Он ржёт, а я кидаю взгляд на злополучное растеньице и перестаю улыбаться. И понимаю, что главное для меня теперь — доказать, что я лучше мимблетонии. Архиважная задача для молодого журналиста.
Проработав в «Пророке» пару недель, я понимаю, что дальше школьных матчей по квиддичу меня никогда никуда не пошлют. Я готова ползти к Найджелу на коленях, лишь бы он дал мне что-то серьёзное, нападение на магглов, ограбление магазина Оливандера, миграцию драконов по пляжам в Брайтоне… Всё, что угодно, лишь бы не просиживать штаны в редакции, таская кофе более важным сотрудникам. Более важным — читай всем, потому что я — мелкая сошка, похуже курьера.
— Придумай сама, — говорит мне Найджел. — Я тебе не папочка, чтобы устраивать твою судьбу. Я взял тебя на работу, у тебя оклад и гонорары, ты должна быть благодарна мне и за это. Но если хочешь, чтобы тебе давали настоящую работу, покажи, на что ты способна.

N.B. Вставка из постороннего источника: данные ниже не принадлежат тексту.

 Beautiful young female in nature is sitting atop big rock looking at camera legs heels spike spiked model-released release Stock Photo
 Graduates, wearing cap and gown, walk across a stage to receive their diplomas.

И он гладит свою чёртову мимблетонию. Я злюсь, потому что он мне действительно не папочка, чтобы устраивать мою судьбу, а настоящему папочке до меня нет дела.

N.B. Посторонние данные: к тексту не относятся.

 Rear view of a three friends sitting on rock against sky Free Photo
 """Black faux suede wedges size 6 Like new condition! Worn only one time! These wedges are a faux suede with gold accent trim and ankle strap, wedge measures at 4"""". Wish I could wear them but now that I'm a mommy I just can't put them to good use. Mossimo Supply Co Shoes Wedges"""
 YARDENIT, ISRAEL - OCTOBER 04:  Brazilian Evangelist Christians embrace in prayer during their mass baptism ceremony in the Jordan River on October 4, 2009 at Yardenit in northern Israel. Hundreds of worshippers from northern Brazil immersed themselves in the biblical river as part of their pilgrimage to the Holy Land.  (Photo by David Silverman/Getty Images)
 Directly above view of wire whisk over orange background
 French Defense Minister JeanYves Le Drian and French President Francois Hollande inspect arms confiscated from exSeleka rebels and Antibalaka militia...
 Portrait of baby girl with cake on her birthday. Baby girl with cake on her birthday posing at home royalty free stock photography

Я понимаю, что должна показать себя, я хочу это сделать, а потому отрывисто киваю и ухожу из его кабинета. Ему нужна сенсация — он её получит.
Две недели я хожу из угла в угол, пытаясь придумать сюжет для статьи, или у кого можно взять интервью, или ещё что-нибудь, что сможет помочь мне стать кем-то. И в конце концов удача мне улыбается. И я всерьёз задумываюсь, почему никто раньше не додумался взять интервью у человека, который приходит мне в голову. Это же однозначная сенсация, материал на первую полосу. И, Мерлин меня дери, я буду не я, если не добьюсь разговора с ним. И плевать, что мне только восемнадцать!
Я, естественно, никому не говорю о своей идее. Знаю этих журналюг — сопрут и не извинятся. Понятие «совесть» для них неведомо, так же как и понятие «стыд». А с чего я, думаете, пошла в эту профессию? Поэтому я просто собираюсь с духом и пишу письмо потенциальному герою материала.
«Мистер Риддл! (Или мне следует называть вас «мистер Волдеморт»? В любом случае, извините).
Я — журналист газеты «Ежедневный Пророк», хотела бы взять у вас интервью. Назначьте время и место, и мы посидим с вами за чашкой кофе.
Искренне ваша, Рита Скитер».
Я, конечно, не знаю, как оформляют подобные просьбы, но думаю, что это подействует. А вот если он не согласится… Тогда моей карьере крышка.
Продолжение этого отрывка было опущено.